I was thinking about this when I found the best example of it, there it was that german fella wearing a t-shirt with something on it, “BROS BEFORE PROS“. I applauded internally and said to myself I had to get one of those, but I wasn’t the only one amazed by the t-shirt and they ran out of them way before I could get mine.
Next day, first ride. I missed the first run of the day and had to wait down the hill and see everyone come down. There was a lot of people coming down and they looked exhausted. I was getting nervous. I got onto the bus and had my first lift up. The road was amazing. I got up and met my friends at the top, we shared opinions. I was told that Vixxens was a great easy road, wide and grippy, really good for tucking and drafting which was great for a lot of people, but I wanted to get better at harder roads so I asked about Bear Guts and went for it.

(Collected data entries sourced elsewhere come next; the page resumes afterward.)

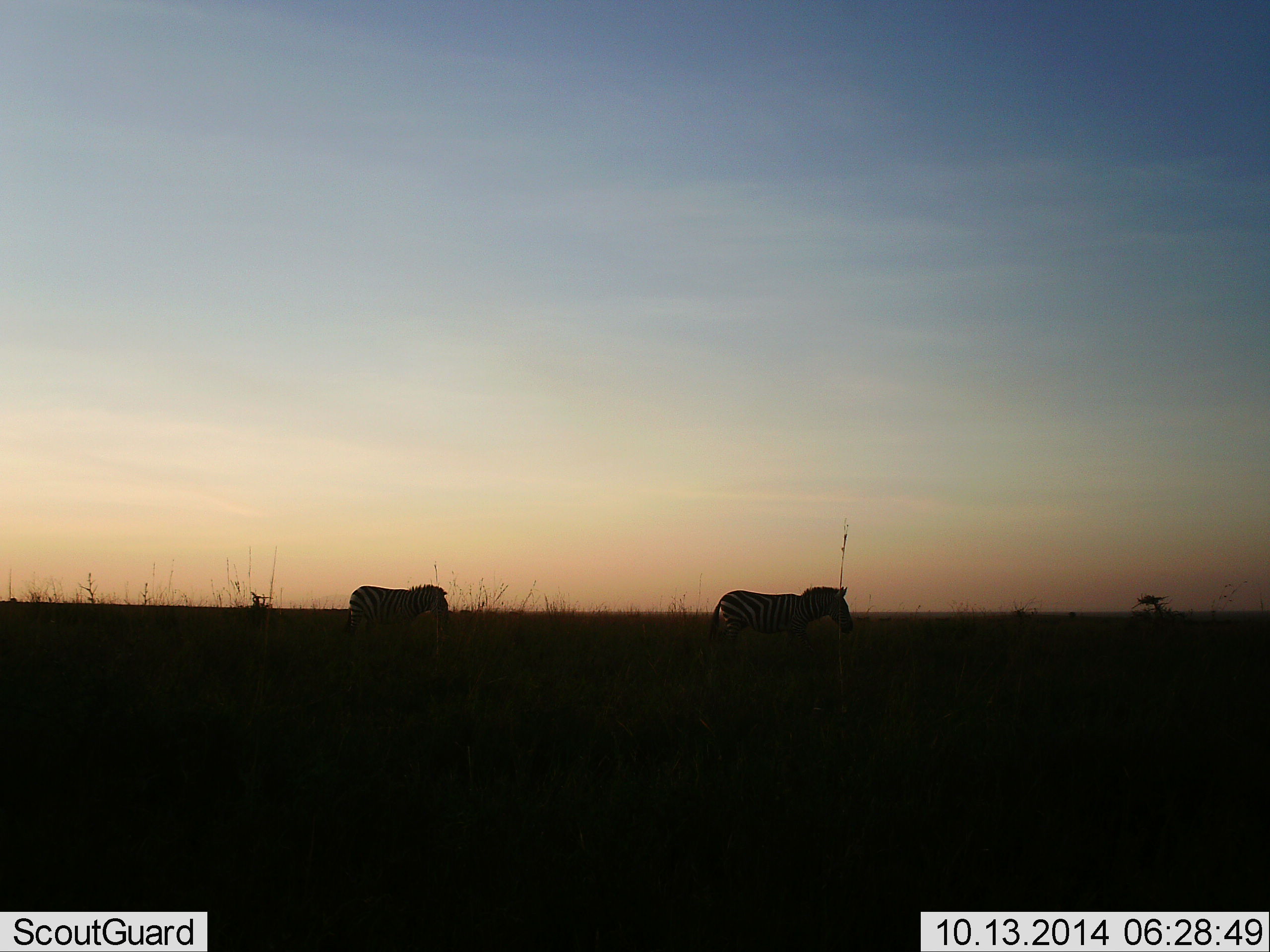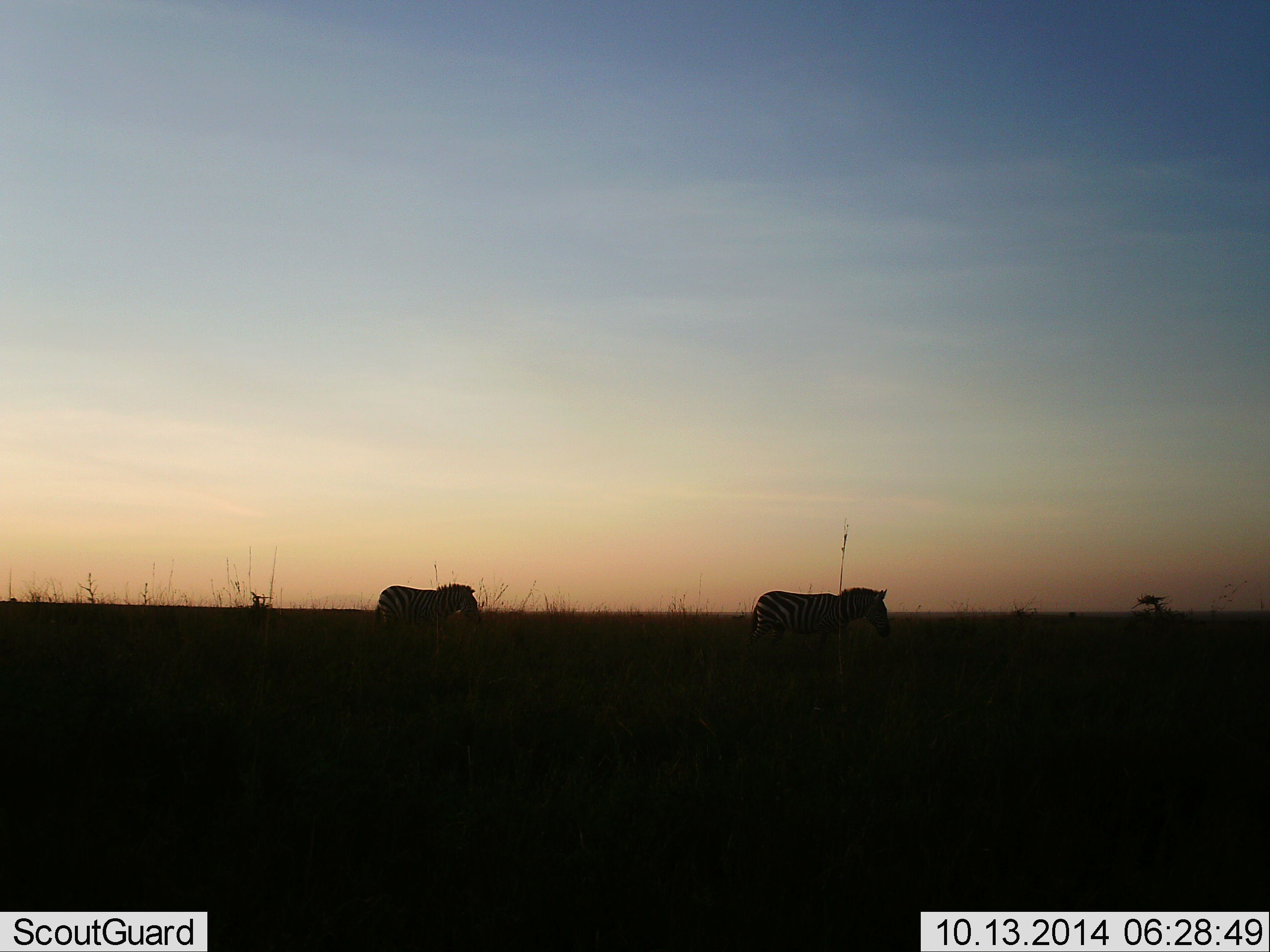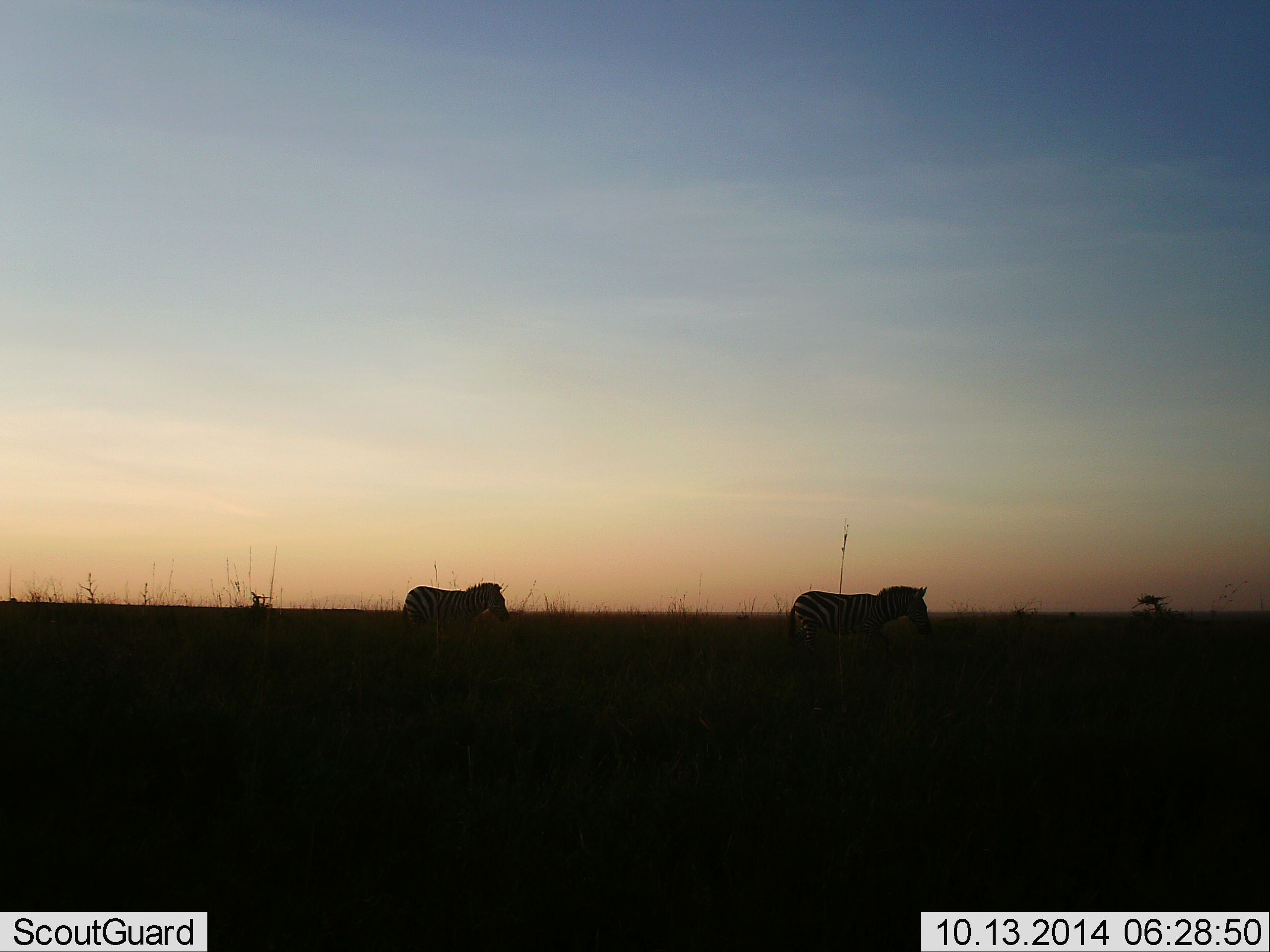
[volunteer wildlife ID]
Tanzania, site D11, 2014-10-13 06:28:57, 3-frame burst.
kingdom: Animalia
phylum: Chordata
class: Mammalia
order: Perissodactyla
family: Equidae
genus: Equus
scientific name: Equus quagga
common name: plains zebra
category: zebra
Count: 2.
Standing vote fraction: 10%.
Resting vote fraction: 0%.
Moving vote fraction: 100%.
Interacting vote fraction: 0%.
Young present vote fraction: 0%.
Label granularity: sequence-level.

I felt in love with that road. It was long, it was hard, great light and views, different sections, so many turns, really nice pavement. I felt exhausted just like the other guys but I just wanted to ride it again. Pure anxiety.
Anxious was not at all the best mood to be in KNK. As I said, it was a big road and a lot of people, so even though things improved a lot on the secodn day and kept improving further on, we had to get used to be patient in between runs. In addition, such a gnarly road was dangerous and hard to protect, so it was better to ride it mellowly if you wanted to make it to the last day. In that context, organizers decided to invest the 1000 euros of price money on an extra ambulance, something that we all applauded.
Since then people started to realise that we had plenty of time for riding during such a long event and started enjoying the time in between runs for chatting, eating or taking a nap. Some “entrepreneurs” setted their stands on the top of the hill and people enjoyed watching and getting on camera a good bunch of riders who freestyled on the starting line. People was getting happier and happier as days went by. We realised how great it was to be outside of the world for a whole week just enjoying nature, partying with new and old friends from all around the globe and just worrying about riding that sick ass hill so many times that you get to know any single inch of it.
Our Slovenian friends worked so hard so we could have an awesome week. And they succeeded. No one had ever done such a long event and it was the best ever for most of us.
Such an experience so intense in so many aspects its hard to summarise, but my perception is that I’ve been living on a DH uthopy for a big piece of time, and it is how longboard events shall always be. Can’t wait to ride Bear Guts again.